Bin lorry crash family hit back at law chief
SCOTLAND’s most senior law officer has been accused of ‘defending the indefensible’ in an increasingly bitter war of words over a BBC documentary about the Glasgow bin lorry tragedy.
Lord Advocate Frank Mulholland fired off a furious memo after watching the programme, claiming it contained allegations about Crown blunders based on ‘inaccuracies and innuendo’.
These included claims that one high-ranking civil servant called the lorry’s driver ‘fat and uneducated’ in a meeting with victims’ families and that senior Crown officials decided not to prosecute driver Harry Clarke before they found out he collapsed at the wheel of a bus in 2010.
Six people were killed when Mr Clarke fell unconscious while driving a council refuse truck in December last year.
In the BBC documentary Lies, Laws and the Bin Lorry Tragedy, several victims’ relatives made claims about their treatment by the Crown’s Scottish Fatalities Investigation Unit.

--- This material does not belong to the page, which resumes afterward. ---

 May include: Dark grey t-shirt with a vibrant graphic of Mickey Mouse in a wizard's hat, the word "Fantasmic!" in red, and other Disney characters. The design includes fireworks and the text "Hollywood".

But Mr Mulholland circulated an angry internal memo expressing his ‘concern’ at some of the claims and insisting they were ‘simply not true’.
However, the memo was leaked and yesterday the son of one victim reacted bitterly to the Lord Advocate’s assertions, accusing him of attempting to cover up mistakes made by his team.
Adam Russell, whose mother, Jackie Morton, was among those who died, branded the comments ‘imprudent’ and ‘a distraction’ as families await the determination of a Fatal Accident Inquiry (FAI) into the tragedy.
In a statement issued through his lawyers, Mr Russell said the Crown’s ‘continued defence of an indefensible position only undermines public confidence in them’. Mr Russell said he was adamant that when the Morton family and members of their legal team met with the SFIU in March, the senior prosecutor present told them that Mr Clarke had fainted in April 2010 while at lunch.
A six-week FAI into the tragedy heard evidence that Mr Clarke had collapsed while behind the wheel of a stationary bus while working as a driver for First Bus.
Mr Russell said: ‘[The prosecutor] made no mention of the episode happening on a stationary bus. Either the Crown Office did not have the full information when they took the decision not to prosecute in February or we were misled.’
Last night, a Crown Office spokesman insisted it had ‘repeatedly explained in public that we had all the relevant evidence before the decision was taken not to prosecute the driver of the bin lorry’.